Derrière chaque projet, il y a des professionnel.le.s qui accompagnent, écoutent, soignent, enseignent et cherchent des solutions, souvent dans des contextes particulièrement difficiles.
En Ouganda et en Irak, les équipes de nos partenaires sont confrontées quotidiennement à des situations complexes : enfants gravement malades, personnes ayant vécu la guerre, la torture ou des violences sexuelles, jeunes en détention, familles en grande précarité… Leur engagement est remarquable, mais la bonne volonté et la motivation ne suffisent pas toujours.
Soutenir celles et ceux qui aident est donc au cœur de la manière dont Omoana conçoit son rôle auprès de ses partenaires. Ce soutien a d’abord une dimension humaine. Être confronté·e quotidiennement à la souffrance des autres peut avoir des conséquences sur son propre bien-être. Fatigue compassionnelle, stress, sentiment d’impuissance ou épuisement professionnel ne doivent pas être considérés comme une fatalité du travail humanitaire et social. Une étude menée auprès de 376 membres du personnel de 21 organisations humanitaires dans le nord de l’Ouganda a ainsi montré que, selon la dimension considérée, entre un quart et la moitié des personnes interrogées présentaient des niveaux associés à un risque élevé d’épuisement professionnel.
Prendre soin des équipes, leur permettre de souffler, de parler et de trouver leurs propres ressources est aussi une façon de prendre soin des personnes qu’elles accompagnent.
Mais soutenir les équipes, c’est aussi leur donner les moyens de faire leur travail le mieux possible. Face à des problématiques complexes, les professionnel·le·s ont besoin d’outils, de compétences et d’espaces pour réfléchir à leurs pratiques. Formations, développement d’outils, échanges d’expériences ou accompagnement technique font ainsi partie intégrante de nos partenariats.
Il ne s’agit pas pour Omoana d’arriver avec des solutions toutes faites.
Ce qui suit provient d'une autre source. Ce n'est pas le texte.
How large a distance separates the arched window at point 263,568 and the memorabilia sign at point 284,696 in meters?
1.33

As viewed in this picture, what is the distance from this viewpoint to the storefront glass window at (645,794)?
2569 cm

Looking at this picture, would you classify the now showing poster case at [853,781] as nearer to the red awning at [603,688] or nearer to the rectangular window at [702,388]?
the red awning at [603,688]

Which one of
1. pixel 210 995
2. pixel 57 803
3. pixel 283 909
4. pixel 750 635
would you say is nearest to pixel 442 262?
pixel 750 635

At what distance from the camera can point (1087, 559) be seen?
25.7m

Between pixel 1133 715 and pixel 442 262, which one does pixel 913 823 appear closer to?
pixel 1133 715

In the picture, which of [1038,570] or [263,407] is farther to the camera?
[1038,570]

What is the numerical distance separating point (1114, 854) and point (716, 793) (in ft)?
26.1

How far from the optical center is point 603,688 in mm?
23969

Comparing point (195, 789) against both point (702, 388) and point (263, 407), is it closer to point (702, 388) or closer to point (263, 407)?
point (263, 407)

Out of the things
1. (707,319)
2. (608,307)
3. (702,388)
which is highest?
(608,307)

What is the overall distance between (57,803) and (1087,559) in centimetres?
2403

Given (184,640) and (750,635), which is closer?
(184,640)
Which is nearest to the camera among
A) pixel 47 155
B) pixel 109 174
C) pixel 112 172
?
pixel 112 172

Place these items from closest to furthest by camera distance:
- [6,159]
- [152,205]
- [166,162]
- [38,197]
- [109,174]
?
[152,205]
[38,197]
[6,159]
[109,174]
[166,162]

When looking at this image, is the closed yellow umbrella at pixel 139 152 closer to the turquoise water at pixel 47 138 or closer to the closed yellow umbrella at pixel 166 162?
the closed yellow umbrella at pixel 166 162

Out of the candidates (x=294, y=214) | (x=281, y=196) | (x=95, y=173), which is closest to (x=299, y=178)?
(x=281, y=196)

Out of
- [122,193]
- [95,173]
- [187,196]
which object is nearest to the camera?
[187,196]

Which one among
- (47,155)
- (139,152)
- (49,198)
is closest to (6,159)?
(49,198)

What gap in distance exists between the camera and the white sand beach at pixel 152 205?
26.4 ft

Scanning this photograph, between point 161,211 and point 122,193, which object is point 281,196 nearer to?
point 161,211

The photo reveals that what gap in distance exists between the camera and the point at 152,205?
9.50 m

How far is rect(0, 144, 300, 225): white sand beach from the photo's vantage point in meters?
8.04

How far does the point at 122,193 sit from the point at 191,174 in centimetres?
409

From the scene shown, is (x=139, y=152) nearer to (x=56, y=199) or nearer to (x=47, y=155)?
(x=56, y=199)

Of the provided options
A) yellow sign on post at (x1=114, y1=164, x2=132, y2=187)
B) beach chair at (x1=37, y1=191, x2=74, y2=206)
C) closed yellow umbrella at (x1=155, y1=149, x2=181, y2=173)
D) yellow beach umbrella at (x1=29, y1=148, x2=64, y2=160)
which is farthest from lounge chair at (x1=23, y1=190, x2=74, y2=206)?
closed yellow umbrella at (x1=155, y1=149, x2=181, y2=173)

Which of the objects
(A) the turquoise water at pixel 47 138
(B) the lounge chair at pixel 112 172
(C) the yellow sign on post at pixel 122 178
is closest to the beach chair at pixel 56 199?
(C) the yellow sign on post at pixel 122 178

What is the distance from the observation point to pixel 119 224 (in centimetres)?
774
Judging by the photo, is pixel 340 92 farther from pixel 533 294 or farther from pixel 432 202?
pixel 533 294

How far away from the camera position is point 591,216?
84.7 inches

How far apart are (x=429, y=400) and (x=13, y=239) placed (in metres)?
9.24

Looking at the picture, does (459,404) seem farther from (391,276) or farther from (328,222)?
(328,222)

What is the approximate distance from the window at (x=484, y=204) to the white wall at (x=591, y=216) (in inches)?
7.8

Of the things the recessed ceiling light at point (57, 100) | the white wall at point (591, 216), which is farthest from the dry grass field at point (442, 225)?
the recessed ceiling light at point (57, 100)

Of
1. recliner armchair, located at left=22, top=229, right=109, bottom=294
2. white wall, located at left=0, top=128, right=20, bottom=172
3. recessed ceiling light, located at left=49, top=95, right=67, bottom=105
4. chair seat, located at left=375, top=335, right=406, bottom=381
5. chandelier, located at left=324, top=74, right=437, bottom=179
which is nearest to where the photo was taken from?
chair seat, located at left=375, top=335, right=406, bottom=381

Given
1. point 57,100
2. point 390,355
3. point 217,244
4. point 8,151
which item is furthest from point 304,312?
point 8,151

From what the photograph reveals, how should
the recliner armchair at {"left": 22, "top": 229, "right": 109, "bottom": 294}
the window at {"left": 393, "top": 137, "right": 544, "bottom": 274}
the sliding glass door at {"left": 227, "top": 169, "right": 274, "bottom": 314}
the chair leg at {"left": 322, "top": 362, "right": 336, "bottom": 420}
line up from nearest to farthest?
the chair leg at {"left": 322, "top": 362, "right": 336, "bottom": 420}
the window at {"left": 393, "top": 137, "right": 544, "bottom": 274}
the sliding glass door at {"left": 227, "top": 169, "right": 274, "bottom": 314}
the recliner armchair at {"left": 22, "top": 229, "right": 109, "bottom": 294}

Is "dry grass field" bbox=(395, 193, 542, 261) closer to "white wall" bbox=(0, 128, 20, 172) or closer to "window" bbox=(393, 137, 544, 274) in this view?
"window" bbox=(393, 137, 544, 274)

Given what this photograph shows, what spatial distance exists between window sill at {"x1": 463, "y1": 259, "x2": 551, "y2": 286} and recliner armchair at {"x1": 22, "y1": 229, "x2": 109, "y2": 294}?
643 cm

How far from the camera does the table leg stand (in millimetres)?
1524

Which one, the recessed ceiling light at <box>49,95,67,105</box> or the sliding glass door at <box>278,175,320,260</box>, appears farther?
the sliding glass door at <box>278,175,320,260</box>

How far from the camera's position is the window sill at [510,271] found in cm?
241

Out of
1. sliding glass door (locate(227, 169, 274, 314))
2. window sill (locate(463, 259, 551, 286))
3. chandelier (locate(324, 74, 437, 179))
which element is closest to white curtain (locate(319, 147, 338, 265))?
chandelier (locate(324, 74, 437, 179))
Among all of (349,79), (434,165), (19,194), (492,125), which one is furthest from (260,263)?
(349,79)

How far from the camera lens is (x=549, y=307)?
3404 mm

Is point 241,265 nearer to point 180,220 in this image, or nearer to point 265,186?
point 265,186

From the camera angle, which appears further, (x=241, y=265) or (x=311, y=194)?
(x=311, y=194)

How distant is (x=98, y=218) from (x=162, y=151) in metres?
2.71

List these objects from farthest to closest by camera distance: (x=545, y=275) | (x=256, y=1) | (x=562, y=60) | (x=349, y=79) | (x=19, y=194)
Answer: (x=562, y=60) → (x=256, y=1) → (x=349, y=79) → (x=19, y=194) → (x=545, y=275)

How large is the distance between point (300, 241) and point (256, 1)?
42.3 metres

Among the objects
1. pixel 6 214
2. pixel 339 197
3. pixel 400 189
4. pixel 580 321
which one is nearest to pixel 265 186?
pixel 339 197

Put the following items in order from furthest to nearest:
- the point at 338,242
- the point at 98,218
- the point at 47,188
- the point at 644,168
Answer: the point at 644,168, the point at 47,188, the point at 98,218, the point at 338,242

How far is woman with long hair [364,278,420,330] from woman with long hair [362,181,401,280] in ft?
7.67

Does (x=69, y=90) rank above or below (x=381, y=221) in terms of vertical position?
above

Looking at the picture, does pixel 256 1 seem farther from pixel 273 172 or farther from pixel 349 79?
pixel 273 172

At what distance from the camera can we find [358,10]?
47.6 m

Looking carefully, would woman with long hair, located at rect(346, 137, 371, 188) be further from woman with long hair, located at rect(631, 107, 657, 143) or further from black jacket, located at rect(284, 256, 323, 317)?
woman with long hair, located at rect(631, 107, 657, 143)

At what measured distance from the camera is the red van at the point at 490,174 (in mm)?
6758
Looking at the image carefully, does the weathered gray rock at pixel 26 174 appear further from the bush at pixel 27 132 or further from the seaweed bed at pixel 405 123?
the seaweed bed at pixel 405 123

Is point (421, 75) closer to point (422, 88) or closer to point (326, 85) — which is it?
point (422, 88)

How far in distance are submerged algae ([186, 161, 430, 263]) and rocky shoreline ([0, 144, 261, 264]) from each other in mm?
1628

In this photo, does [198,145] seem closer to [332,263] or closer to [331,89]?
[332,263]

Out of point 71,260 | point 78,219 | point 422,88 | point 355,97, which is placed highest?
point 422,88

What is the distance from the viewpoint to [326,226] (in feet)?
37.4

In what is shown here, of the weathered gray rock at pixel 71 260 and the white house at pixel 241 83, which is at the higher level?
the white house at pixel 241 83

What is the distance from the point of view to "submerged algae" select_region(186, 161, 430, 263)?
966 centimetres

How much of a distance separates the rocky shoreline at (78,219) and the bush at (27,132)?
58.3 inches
Notre rôle est plutôt de construire avec les équipes locales, en associant leurs connaissances du terrain à différentes approches et expertises, pour trouver ensemble des réponses adaptées aux réalités rencontrées.
Car derrière la qualité d’un projet, il y a d’abord la qualité, les compétences et le bien-être des personnes qui le font vivre.
Prendre soin de soi pour mieux accompagner les autres
En juillet, Omoana a réuni 39 collaborateur·rice·s de ses organisations partenaires en Ouganda pour un séjour consacré à la prévention de l’épuisement professionnel.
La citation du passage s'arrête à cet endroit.